The Role of AKAP6 in mouse ESCs - Knock-down of AKAP6 promotes mESCs apoptosis, not differentiation.

Abstract

Background Researches focusing on Embryonic stem cells have the infinite possibility of cell based therapy for cure disease. Thus, it is important to know the regulating mechanism of cell signaling molecules in stem cells. Herein, we report the novel aspects of apoptosis in mouse embryonic stem cells, which was regulated by AKAP protein expression.
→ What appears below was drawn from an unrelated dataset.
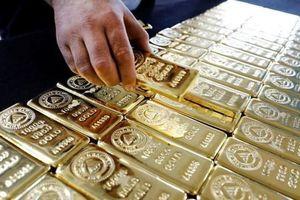 Giá vàng hôm nay 23.4: Vàng miếng giảm mạnh, thế giới vững giá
Methods and results mouse Embryonic Stem Cells (mESCs) were differentiated into Embryoid bodies by hanging drop method and their RNA harvested at 1, 4, 7 day. EB represented more higher AKAP6 expression than undifferentiated ESCs. Using shAKAP6 plasmids, transient transfection experiments and making of stable knock-down cell lines were performed. To elucidate AKAP6 effect on mESC differentiation, stable AKAP6 knock-down cell lines were formed and then, knock-down cells were differentiated into EBs. Expression level of three germ lineage markers was checked by real-time PCR. However, stemness markers and three germ layer markers didn't show any reasonable changes, although AKAP6 expression was resonably decreased in shAKAP6 cells. Form these results, we concluded that AKAP6 didn't affect mESC differentiation. But, When culturing of stable knock-down cell lines, we observed morphological differences between control and shAKAP6 cells. Staining actin filaments for clarifying cell structural differences showed disrupted actin arrangement in AKAP6 knock-down cells. After, we performed transient knock-down of AKAP6 and observed that frequent membrane ruffling occurred in AKAP6 knock-down mESCs. Membrane ruffling is widely known as migration indicator and/or apoptosis indicator. Migration signaling molecules were detected. When AKAP6 was suppressed, migratory proteins were decreased. Specially, FAK, which is generally known as anti-apoptotic factor, was decreased in AKAP6 knock-down mESCs. With these reasons, we assumed that AKAP6 knock-down induces apoptosis in mESCs. To confirm apoptotic characters, we performed Annexin V/PI FACS analysis and we detected cleaved caspase 3 expression. In AKAP6 knock-down mESCs, Annexin V/PI double positive populations were higher than control cells and also, increased cleaved caspase 3 expression was shown by immunofluorescence and westernblot analysis.

Conclusion We demonstrated the effect of AKAP6 in mouse Embryonic Stem Cells. Particularly, we explained that knock-down of AKAP6 was not a differentiation factor. Our findings proposed that knock-down of AKAP6 was close to a potential apoptotic factor. These results suggest a novel therapeutic effects of stem cells in apoptosis related disease.